**How to complete this task**: Copy every caption line of the material below word for word, leaving the pictures out of your answer.

Caption text data scraped from the web:
:::::

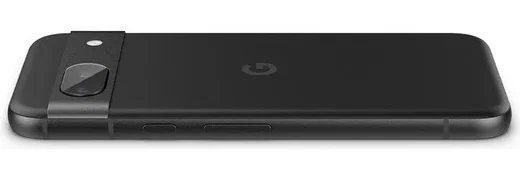 Spigen EZ Fit Optik Pro Google Pixel 8a Camera Lens Protector Zwart (2-Pack) afbeelding 14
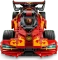 LEGO Ninjago - 15-jähriges Jubiläum: X-1 Ninja Supercar Vorschaubild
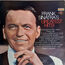 FRANK SINATRA - GREATEST HITS.France - Disque 33T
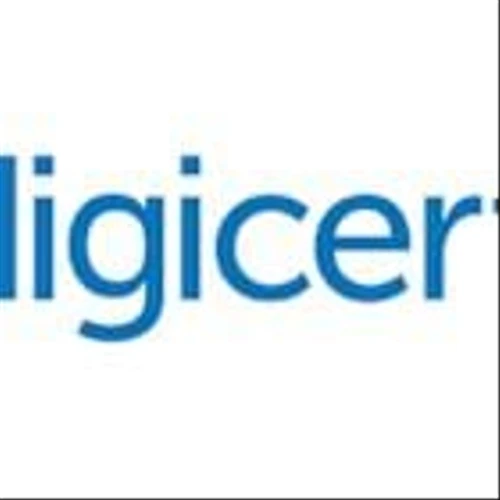 DigiCert Joins NIST Effort to Boost Software Supply Chain and DevSecOps Security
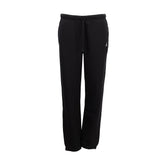 Brooklyn Fleece Pant - Womens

:::::

**Result of this exercise**:
 Spigen EZ Fit Optik Pro Google Pixel 8a Camera Lens Protector Zwart (2-Pack) afbeelding 14
 LEGO Ninjago - 15-jähriges Jubiläum: X-1 Ninja Supercar Vorschaubild
 FRANK SINATRA - GREATEST HITS.France - Disque 33T
 DigiCert Joins NIST Effort to Boost Software Supply Chain and DevSecOps Security
 Brooklyn Fleece Pant - Womens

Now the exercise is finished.